El pasado mes de julio, en el Reino Unido, el salvaje asesinato de unas niñas a manos de un chico de 17 años desató una ola de manifestaciones extremadamente violentas, protagonizadas por grupos fascistas.
El bulo que corrió por las redes sociales se basó en que el asesino era un musulmán que solicitaba asilo. Fue el detonante que prendió la mecha y convirtió al Reino Unido en escenario de acciones nunca vistas por su brutalidad.
El flamante primer ministro respondió con decisión y advirtió que el peso de la justicia caería de inmediato con todas sus fuerzas. Así fue.
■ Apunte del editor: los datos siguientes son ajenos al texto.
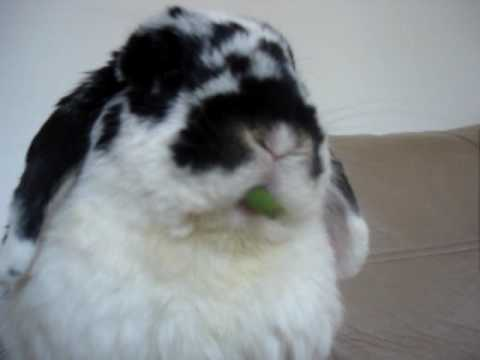 Rabbit eating green beans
Lo vivido fue consecuencia, como he dicho, de las noticias falsas que corrieron por internet y que la gente, “el vulgo errante” que diría Rubén (más vulgo que nunca), quiso creer sin someter la (des)información a un contraste mínimamente riguroso. El asesino ni era inmigrante ni había pedido asilo: era galés, nacido en Cardiff.
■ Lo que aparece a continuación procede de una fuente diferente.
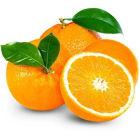 FRISCO FRESH  Pomarańcze deserowe 4-6szt. 1kg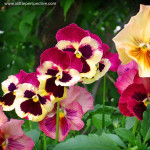 pansies, the happy flower
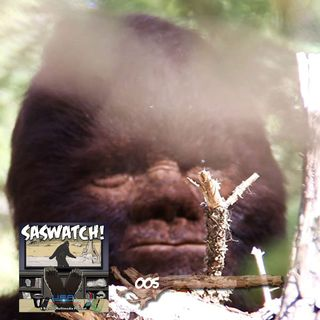 SW: 005: Discovering Bigfoot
La sinrazón del puro odio se acaba de hacer presente en España, a propósito del asesinato de un niño.
Tan pronto se conoció el hecho, las redes sociales empezaron a cargar “contra los moros” y a incitar el odio al inmigrante.
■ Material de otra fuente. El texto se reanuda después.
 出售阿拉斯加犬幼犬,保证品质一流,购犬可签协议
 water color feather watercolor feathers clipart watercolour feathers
Resulta que el asesino es un chico español, hijo y nieto de españoles, pero el mal ya está hecho. Y el medio para su difusión, patente: las redes sociales.
El odio no debería tener cabida en nuestro diccionario.
Estos sucesos han despejado mis dudas sobre el delito de odio. Que no castiga al que injuria o desprecia, sino al que, por pura intolerancia, incita a la violencia o al exterminio de terceros por motivos de raza, religión, sexo, u otros.
El odio no lleva sino a la nada. No deberíamos caer en su juego ni propiciarlo, tomando por cierto lo que no es sino burda falsedad.